ACTIONS TO TAKE |
[a] Update the divorce article between "Hairstylist Nga Nguyen, 51, who" and "10 years ago.", inclusive, so that "aerospace engineer" takes the place of "Boeing engineer".
[b] Extend the divorce article past its final sentence.

***** SOURCE *****

Hairstylist Nga Nguyen, 51, who keeps tabs on community publications, said she saw a rise in the number of lawyers adding divorce to their repertoire of personal injury and immigration services. She left her marriage to a Boeing engineer over 10 years ago.
“I was very bold,” she recalled. “My husband was someone who did not follow his own will, living under too much influence from his family. I didn’t have any rights being with him, and I asked why not? Why tolerate that?”
The Santa Ana mother of two said her youngest child, Benjamin, 18, told her:
“Mom, one person likes to turn on the light, one person likes to turn off the light. You and Dad are like that, and why keep fighting? You each can get your own house and do whatever you like.”
Nguyen said “that sums up Vietnamese kids in America. They have the liberal mindset of Americans.”
Taylur Ngo, 38, sat with her parents for three hours, talking about the possibility of divorce back in 2013.

***** ENTRIES *****

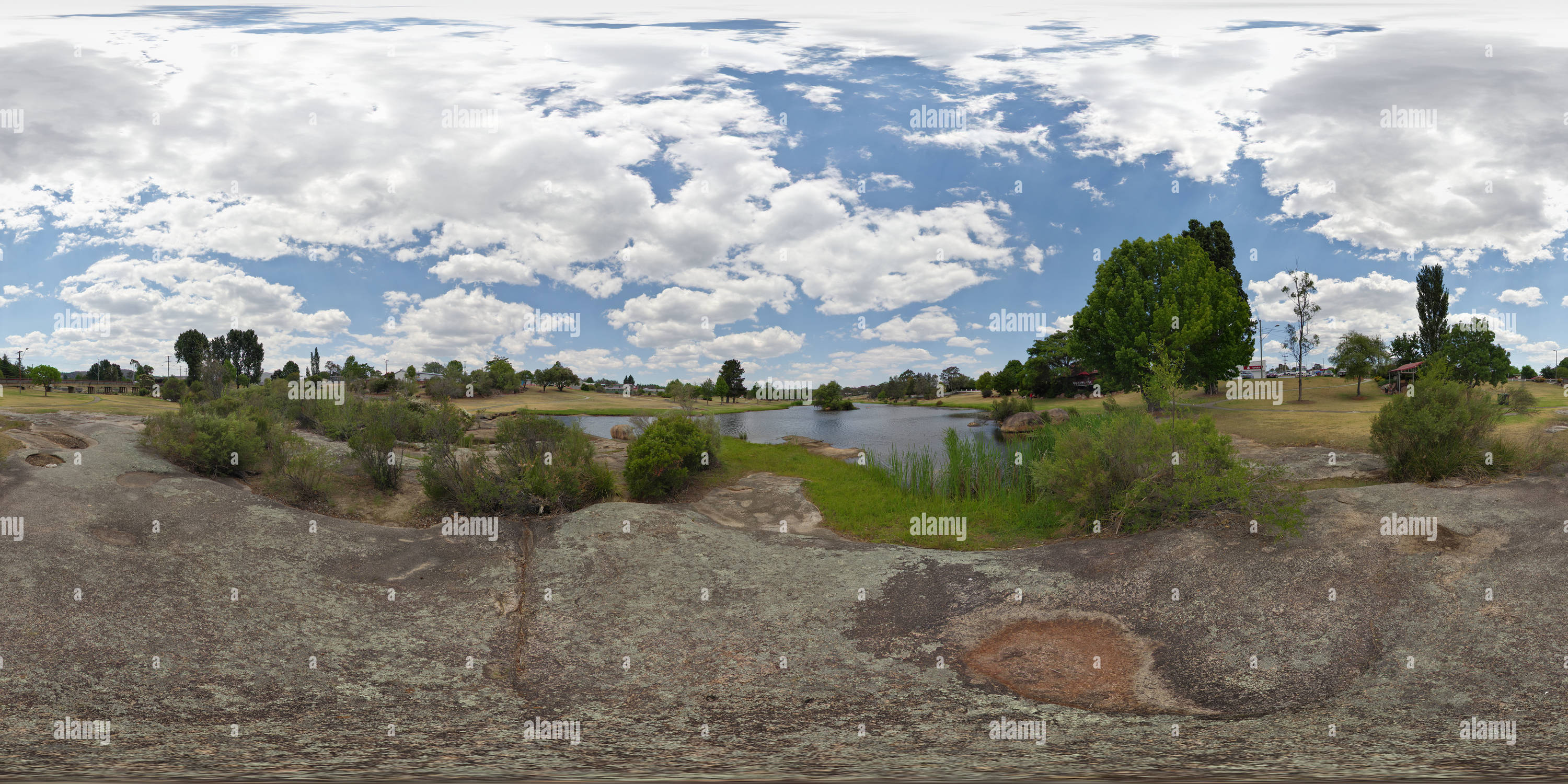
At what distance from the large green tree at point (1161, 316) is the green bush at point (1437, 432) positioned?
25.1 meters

*****
***** ENTRIES *****

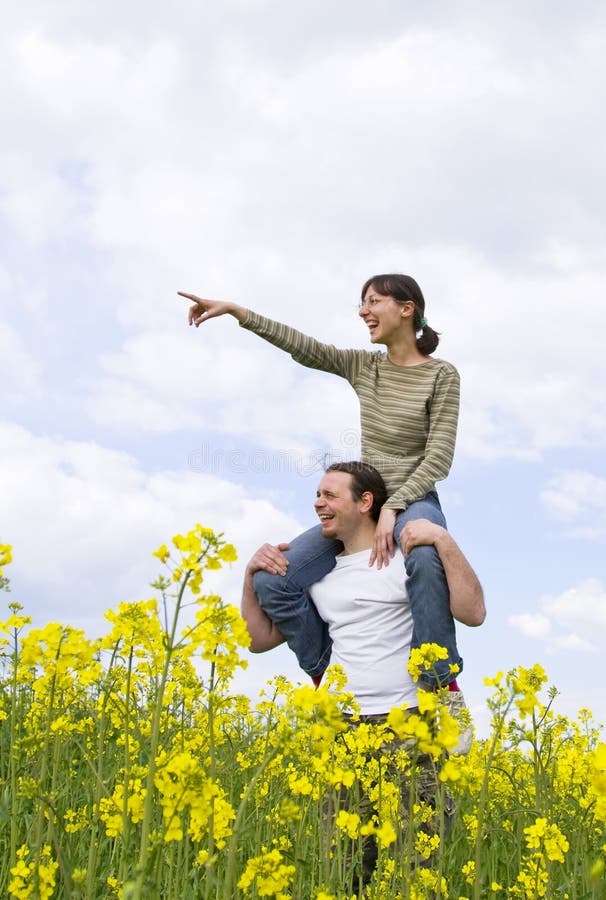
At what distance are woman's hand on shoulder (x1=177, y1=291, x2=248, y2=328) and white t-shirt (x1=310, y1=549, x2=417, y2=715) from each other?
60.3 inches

*****

ANSWERS PROVIDED |
[a]
Hairstylist Nga Nguyen, 51, who keeps tabs on community publications, said she saw a rise in the number of lawyers adding divorce to their repertoire of personal injury and immigration services. She left her marriage to a aerospace engineer over 10 years ago.

[b]
“They were very surprised. They had no idea we were on the verge,” said the San Diego marketing manager. “But ultimately, they supported me. They offered me unconditional love in the face of something they were very unfamiliar with — even if I disappointed them.”
Ngo said the change was the inevitable result of people who came as refugees becoming full-fledged Americans.
“Vietnamese parents say: ‘Don’t become an artist. Don’t be gay. Don’t get divorced.’ The taboos are unnecessary,” she said. “We have become citizens of both worlds. And part of the American experience is to embrace what you’re so scared of in the old country.”